● Consigne
Poursuivez l'article ci-dessous sur la riposte d'Obama aux revendications maritimes chinoises, en reprenant juste après sa dernière phrase.

● Extrait du texte
Obama veut contrer la Chine en mer
• L’Amérique tente de contrer les revendications maritimes de la Chine en aidant ses alliés dans la région.
En janvier 2009, après l’investiture d’Obama, le plus «asiatique» des présidents que l’histoire des États-Unis ait jamais connu, maints observateurs des think-tanks de Washington prédirent que la deuxième décennie du XXIe siècle serait stratégiquement dominée par un duopole, appelé Chinamerica. Reposant sur une conception strictement économique des rapports de forces mondiaux, cette vision est en train de voler en éclats, sous le coup des réalités géopolitiques en Asie. Pour l’Amérique, une chose est d’accepter la puissance économique et financière grandissante de la Chine – et donc de reconnaître la prééminence du G20 comme forum de discussion des questions planétaires et de favoriser l’accroissement du rôle de la Chine au sein du FMI -, une autre chose est de laisser à Pékin le leadership politique en Extrême-Orient. Dans cette région qui tire l’économie mondiale, les États-Unis disposent de solides alliés. Au cours du mois de juillet, l’Administration Obama a signifié, par différents messages, qu’elle ne comptait pas les laisser tomber.
Vieille alliée depuis les années 1950, la Corée du Sud a été victime, au mois de mars, d’une provocation militaire orchestrée par le régime stalinien de Corée du Nord, que les dirigeants chinois considèrent comme à moitié fou, mais qu’ils s’abstiennent de ramener à la raison, en dépit des considérables moyens de pression dont ils disposent. Comme l’a montré une enquête internationale, la marine de Kim Jong-il a torpillé dans les eaux internationales, le 26 mars 2010, une corvette sud-coréenne, provoquant la mort de 46 marins.
Au début de la dernière semaine du mois de juillet, les marines américaine et coréenne ont commencé un vaste exercice naval commun en mer du Japon (est de la péninsule coréenne), afin de faire passer un message de fermeté à Pyongyang. Le régime de Pyongyang poussa aussitôt des cris d’orfraie – menaçant notamment les «impérialistes» de représailles nucléaires -, que le département d’État prit avec sang-froid et indifférence. Les protestations chinoises, émises sur un ton bien sûr moins guerrier, furent en revanche considérées avec beaucoup plus de sérieux par la diplomatie américaine.

● Matériel recueilli
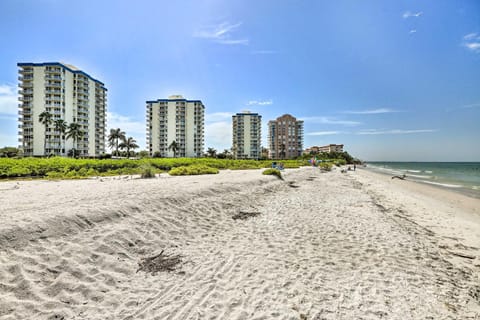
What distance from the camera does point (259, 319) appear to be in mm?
3037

● Résultat produit
Lutte d’influence
À la demande des Coréens du Sud, soucieux dans un premier temps de ménager Pékin, l’exercice naval ne se déplaça pas en mer Jaune, à proximité des eaux territoriales chinoises. Mais la véhémence des déclarations publiques chinoises a provoqué un raidissement du Pentagone. La marine américaine a annoncé qu’elle procéderait «prochainement» à un deuxième exercice naval, cette fois dans les eaux internationales de la mer Jaune.
Depuis plusieurs mois, l’Administration Obama élabore une diplomatie sophistiquée, visant à stopper les prétentions hégémoniques chinoises sur les mers d’Asie du Sud-Est, où transite chaque année 50% du tonnage maritime mondial. Il n’est pas question, pour Washington, d’accepter la nouvelle rhétorique chinoise du «core interest» (intérêts vitaux) concernant ces eaux internationales. La mer Jaune ou la mer de Chine méridionale, ce ne sont pas le Tibet!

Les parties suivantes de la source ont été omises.